In Viking folklore, heaven was a place known as Valhalla. This place was where every warrior and king longed to find themselves in the afterlife — where honourable warriors drank and ate and fought forever and ever. (You'll have to trust us when we say that for a Viking this was as good as it could get.)

To get there, you had to be buried in a ship, which would carry you to Valhalla. The ship was buried under a huge mound of dirt and, as far as the Vikings were concerned, that person's journey was set.

In their culture, the more important the person, the bigger the ship — not unlike how the size of a tomb for an Egyptian person would show their social standing, for example. So in the case of this new discovery, the Viking who was buried there was likely very important indeed.

Radar luck

viking ship

An enlarged view of the Viking ship. Archaeologists are excited to know more about it. (Manuel Gabler/NIKU)

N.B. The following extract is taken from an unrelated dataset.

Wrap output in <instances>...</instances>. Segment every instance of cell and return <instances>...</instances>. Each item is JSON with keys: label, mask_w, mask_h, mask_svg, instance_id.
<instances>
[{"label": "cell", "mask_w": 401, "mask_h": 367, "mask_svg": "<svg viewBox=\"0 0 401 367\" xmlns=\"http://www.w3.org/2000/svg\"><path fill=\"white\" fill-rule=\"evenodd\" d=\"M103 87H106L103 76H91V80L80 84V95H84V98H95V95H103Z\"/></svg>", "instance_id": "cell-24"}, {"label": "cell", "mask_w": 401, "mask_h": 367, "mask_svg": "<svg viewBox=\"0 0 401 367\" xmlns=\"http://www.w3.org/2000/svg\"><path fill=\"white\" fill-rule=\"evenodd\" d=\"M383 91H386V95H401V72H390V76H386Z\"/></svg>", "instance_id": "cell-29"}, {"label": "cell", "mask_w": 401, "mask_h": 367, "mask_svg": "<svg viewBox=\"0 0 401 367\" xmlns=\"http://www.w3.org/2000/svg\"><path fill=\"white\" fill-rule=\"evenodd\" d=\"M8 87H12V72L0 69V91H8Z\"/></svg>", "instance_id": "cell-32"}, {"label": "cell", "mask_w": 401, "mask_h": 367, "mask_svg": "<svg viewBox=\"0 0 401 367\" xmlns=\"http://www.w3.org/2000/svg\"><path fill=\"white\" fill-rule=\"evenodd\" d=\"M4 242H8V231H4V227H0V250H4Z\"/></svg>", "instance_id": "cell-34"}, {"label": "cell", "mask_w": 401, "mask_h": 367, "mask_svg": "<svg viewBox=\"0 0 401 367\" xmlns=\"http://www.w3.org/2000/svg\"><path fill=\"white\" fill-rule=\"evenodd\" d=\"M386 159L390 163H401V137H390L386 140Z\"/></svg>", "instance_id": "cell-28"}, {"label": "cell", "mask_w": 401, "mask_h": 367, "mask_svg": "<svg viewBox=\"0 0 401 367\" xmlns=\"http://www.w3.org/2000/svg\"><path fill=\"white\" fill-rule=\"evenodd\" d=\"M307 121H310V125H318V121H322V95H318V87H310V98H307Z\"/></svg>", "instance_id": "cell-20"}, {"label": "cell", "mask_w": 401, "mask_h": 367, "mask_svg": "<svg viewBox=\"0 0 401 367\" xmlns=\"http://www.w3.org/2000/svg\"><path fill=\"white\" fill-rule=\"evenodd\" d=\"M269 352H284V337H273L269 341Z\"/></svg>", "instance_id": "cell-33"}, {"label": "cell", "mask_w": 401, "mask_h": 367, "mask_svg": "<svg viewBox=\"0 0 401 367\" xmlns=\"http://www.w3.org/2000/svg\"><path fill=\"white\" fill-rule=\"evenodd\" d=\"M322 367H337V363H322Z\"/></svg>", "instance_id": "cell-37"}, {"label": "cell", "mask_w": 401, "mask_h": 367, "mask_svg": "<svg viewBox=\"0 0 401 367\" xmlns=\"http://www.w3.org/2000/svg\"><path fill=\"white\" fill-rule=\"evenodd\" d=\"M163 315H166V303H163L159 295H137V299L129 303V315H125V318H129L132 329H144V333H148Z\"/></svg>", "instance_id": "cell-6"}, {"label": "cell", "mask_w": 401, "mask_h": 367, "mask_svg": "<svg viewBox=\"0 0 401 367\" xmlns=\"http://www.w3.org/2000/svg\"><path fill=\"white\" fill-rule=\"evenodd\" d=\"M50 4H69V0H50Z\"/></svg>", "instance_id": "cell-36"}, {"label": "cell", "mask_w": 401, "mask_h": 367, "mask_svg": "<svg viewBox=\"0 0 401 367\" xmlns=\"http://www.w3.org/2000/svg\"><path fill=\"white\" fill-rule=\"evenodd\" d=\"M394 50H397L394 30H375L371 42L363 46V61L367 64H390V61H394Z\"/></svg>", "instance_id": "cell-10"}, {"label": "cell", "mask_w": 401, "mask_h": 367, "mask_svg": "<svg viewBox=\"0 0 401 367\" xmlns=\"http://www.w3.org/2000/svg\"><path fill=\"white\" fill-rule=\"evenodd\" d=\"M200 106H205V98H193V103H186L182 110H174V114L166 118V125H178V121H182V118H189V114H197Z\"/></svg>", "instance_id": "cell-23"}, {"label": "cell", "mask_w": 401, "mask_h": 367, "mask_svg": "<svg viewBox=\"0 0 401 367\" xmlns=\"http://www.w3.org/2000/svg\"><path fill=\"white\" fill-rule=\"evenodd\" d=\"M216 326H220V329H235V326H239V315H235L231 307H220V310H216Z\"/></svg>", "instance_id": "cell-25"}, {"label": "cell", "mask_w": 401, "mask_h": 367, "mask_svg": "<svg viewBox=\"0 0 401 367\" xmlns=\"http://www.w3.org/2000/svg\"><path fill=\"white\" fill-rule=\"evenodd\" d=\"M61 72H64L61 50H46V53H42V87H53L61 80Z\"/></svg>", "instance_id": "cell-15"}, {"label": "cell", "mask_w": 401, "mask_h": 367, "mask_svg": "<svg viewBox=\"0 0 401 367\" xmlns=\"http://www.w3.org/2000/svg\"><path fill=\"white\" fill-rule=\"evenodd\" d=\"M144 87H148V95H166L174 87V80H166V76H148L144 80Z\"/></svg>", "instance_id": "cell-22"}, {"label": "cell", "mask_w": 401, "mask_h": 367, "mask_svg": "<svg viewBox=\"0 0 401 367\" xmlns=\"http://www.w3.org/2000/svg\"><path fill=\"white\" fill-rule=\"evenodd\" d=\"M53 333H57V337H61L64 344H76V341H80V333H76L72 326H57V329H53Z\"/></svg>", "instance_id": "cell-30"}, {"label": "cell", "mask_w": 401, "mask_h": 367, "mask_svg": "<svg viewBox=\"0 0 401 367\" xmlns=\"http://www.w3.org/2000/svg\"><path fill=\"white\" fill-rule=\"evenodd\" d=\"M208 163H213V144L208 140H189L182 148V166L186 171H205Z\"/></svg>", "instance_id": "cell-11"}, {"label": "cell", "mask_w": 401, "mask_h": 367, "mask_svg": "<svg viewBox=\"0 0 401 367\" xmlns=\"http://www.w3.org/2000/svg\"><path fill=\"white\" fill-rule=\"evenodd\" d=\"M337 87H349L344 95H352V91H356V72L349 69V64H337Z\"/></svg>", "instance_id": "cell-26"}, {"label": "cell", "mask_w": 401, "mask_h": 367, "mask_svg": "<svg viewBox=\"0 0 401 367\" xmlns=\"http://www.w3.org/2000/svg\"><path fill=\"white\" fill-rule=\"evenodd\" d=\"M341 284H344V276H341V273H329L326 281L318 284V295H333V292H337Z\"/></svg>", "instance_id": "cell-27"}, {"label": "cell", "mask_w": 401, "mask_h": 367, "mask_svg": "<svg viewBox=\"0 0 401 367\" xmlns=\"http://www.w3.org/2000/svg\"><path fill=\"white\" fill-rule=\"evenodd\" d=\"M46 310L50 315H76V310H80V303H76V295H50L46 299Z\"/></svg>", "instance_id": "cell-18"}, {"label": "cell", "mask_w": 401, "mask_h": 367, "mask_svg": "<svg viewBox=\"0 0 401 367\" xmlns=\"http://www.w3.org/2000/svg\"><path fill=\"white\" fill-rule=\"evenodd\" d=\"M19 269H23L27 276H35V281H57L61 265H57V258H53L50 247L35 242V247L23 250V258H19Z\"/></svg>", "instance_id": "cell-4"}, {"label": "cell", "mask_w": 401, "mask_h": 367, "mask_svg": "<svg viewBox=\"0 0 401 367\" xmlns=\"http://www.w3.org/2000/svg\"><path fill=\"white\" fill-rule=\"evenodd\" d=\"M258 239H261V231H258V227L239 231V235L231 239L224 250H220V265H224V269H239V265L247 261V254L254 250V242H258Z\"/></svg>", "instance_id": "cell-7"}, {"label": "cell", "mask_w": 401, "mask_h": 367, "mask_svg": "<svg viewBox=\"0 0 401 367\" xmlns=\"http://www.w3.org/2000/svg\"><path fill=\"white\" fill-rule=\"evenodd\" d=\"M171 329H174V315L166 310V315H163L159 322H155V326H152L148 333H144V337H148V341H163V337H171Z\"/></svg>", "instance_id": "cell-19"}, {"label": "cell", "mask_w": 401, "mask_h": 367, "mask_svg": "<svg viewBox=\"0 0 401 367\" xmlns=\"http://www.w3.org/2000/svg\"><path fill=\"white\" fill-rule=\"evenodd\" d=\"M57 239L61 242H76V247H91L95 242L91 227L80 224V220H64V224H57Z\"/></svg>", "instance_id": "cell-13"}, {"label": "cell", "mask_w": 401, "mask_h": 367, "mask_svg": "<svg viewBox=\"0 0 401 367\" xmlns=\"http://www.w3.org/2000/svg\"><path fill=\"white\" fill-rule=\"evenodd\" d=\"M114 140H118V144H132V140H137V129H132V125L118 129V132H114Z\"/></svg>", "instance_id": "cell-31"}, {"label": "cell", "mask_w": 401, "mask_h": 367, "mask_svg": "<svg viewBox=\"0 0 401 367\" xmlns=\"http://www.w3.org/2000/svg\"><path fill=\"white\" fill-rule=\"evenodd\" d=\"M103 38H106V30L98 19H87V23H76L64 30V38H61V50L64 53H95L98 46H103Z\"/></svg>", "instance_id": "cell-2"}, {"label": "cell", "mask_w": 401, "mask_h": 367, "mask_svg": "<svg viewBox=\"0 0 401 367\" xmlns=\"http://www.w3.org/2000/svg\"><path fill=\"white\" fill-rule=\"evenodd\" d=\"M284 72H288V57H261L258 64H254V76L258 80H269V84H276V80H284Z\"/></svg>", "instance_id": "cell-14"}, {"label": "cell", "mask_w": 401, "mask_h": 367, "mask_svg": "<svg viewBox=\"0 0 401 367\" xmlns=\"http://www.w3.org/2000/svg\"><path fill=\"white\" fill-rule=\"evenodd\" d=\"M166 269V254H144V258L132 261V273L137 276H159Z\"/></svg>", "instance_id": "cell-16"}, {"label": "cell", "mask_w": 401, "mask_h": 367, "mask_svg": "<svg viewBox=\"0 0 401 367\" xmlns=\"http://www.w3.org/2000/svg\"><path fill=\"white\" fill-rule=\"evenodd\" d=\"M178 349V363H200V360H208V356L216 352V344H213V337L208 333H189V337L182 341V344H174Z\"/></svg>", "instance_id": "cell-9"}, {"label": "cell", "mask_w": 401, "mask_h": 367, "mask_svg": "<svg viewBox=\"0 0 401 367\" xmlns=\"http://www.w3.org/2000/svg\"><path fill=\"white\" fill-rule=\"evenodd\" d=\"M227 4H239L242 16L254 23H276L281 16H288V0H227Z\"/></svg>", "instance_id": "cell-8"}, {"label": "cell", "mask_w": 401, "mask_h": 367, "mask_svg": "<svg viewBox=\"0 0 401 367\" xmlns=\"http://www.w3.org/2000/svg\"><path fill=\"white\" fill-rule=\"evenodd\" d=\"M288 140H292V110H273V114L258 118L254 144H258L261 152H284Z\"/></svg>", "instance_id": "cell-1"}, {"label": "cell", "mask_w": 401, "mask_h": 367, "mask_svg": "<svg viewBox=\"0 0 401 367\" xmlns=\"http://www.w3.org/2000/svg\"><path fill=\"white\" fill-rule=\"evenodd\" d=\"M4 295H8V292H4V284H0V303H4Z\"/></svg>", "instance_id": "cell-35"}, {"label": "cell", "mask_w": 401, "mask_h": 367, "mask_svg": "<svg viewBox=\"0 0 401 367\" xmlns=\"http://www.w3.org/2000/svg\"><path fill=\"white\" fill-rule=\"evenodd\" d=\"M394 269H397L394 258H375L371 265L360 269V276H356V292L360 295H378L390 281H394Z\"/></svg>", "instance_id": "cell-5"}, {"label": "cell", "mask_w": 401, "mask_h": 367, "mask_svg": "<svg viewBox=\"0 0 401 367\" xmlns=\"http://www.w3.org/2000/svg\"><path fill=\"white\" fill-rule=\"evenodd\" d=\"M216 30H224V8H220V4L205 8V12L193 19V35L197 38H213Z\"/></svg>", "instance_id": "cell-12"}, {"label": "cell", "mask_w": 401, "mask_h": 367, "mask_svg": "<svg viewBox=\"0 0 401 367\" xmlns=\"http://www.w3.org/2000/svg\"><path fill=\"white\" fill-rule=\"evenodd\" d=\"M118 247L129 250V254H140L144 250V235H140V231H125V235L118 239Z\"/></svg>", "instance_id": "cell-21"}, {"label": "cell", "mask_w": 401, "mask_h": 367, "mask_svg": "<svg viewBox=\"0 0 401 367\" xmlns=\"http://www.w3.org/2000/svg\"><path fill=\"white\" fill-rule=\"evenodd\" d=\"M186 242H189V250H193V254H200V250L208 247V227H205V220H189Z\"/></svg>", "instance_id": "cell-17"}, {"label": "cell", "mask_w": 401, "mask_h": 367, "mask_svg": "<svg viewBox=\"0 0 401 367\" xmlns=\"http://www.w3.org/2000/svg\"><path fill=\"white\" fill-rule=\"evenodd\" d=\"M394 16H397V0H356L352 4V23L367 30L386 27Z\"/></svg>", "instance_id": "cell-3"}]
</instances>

The archaeologists from the Norwegian Institute for Cultural Heritage Research want to perform a few more scans before excavate (dig up) the ancient vessel. But it really is a modern miracle that it was found at all.

Over time, erosion and human developments have flattened down many of these Viking burial mounds. In addition, the wood of ships has partially deteriorated into the surrounding soil. Digging randomly to find these ships is time consuming, so researchers now use radar to try and increase their odds. But even then, you still need some luck.

This discovery came after the researchers decided to end their day of searching by scanning a local farm. Guess that was the right choice. We can't wait to see who this ancient traveller was and what artifacts were buried there!